The Apache Software Foundation has announced that Apache Falcon has graduated from the Apache Incubator to a Top-Level Project. Falcon is a data processing and management solution for Apache Hadoop with a focus on data motion, data discovery, coordination of data pipelines, and life-cycle management.
“Apache Falcon solves a very important and critical problem in the Big Data space,” said Srikanth Sundarrajan, vice president of Apache Falcon. “Graduation to TLP marks an important step in progression of the project. Falcon has a robust road map to ease the pain of application developers and administrators alike in authoring and managing complex data-management and processing applications.”
More information about Apache Falcon is available here.

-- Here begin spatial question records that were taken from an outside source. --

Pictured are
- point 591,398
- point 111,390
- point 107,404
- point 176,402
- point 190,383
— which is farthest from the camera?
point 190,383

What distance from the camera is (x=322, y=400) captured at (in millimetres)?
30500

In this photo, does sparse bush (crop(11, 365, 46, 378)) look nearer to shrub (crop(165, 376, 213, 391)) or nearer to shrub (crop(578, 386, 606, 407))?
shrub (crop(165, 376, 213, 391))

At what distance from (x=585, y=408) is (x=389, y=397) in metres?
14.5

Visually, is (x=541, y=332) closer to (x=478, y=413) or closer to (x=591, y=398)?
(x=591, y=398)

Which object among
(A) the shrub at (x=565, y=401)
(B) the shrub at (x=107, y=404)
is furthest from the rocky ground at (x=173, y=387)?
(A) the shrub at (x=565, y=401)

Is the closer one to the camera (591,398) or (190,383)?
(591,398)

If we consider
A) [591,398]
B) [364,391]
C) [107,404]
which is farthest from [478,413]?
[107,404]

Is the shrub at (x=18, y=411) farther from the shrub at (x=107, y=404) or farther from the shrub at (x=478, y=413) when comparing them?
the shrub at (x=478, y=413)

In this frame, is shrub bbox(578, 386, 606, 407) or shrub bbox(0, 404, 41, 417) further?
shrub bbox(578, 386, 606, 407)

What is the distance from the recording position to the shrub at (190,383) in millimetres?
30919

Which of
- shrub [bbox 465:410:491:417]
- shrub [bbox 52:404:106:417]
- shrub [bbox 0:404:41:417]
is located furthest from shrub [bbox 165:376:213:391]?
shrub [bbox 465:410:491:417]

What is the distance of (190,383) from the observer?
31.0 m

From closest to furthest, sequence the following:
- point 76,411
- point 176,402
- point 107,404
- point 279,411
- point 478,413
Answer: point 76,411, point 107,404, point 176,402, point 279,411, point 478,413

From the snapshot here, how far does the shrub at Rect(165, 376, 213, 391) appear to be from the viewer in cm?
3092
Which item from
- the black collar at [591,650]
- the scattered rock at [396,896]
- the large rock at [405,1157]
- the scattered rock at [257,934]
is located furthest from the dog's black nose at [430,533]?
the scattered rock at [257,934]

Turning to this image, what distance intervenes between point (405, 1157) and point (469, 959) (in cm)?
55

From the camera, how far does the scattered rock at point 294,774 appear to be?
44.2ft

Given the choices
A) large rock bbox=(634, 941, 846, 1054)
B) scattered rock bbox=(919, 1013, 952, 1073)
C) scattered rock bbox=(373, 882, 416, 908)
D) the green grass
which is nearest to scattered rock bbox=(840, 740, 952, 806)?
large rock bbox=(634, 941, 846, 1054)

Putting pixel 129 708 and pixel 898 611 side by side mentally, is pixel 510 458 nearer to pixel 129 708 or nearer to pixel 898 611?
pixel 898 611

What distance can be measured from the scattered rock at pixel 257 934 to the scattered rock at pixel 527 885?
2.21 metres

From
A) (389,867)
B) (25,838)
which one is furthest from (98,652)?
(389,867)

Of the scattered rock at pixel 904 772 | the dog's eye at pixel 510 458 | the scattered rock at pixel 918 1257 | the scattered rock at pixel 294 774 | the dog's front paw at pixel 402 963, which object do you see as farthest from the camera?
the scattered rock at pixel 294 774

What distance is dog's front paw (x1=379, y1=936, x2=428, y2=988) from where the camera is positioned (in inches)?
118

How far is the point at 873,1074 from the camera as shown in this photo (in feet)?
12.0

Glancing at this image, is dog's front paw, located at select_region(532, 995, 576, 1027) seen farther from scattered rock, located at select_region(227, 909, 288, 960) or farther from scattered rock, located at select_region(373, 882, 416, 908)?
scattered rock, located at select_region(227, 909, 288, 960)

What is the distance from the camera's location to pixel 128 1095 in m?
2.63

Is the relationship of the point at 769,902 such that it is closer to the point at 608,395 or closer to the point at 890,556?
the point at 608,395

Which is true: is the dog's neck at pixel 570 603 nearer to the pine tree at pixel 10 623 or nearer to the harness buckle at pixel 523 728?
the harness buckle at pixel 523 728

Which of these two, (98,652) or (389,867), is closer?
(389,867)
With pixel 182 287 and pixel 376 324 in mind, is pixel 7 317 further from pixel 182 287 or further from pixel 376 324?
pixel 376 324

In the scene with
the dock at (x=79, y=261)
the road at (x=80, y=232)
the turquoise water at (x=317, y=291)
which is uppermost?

Canonical launches Ubuntu Core for the Internet of Things
Canonical has announced its Snappy Ubuntu Core will now be available for the Internet of Things, connected devices and autonomous machines. Ubuntu Core provides developers with a secure platform, reliable updates and access to the Ubuntu ecosystem.
“We are inspired to support entrepreneurs and inventors focused on life-changing projects,” said Mark Shuttleworth, founder of Ubuntu and Canonical. “From scientific breakthroughs by autonomous robotic explorers, to everyday miracles like home safety and energy efficiency, our world is being transformed by smart machines that can see, hear, move, communicate and sense in unprecedented ways.”
More information is available here.
Facebook open-sources AI tools for Torch
Facebook AI Research is open-sourcing its deep-learning modules for Torch, an open-source development environment designed for computer vision, machine learning and numerics. Torch is used in a number of academic labs and technology companies such as AMD, Google DeepMind, Intel, NVIDIA and Twitter, according to Facebook.
“Progress in science and technology accelerates when scientists share not just their results, but also their tools and methods,” wrote Soumith Chintala, AI researcher and software engineer at Facebook, on the company’s blog. “These modules are significantly faster than the default ones in Torch and have accelerated our research projects by allowing us to train larger neural nets in less time.”
The release will include GPU-optimized modules for large convolutional nets, networks with sparse activations, and CUDA-based models and containers.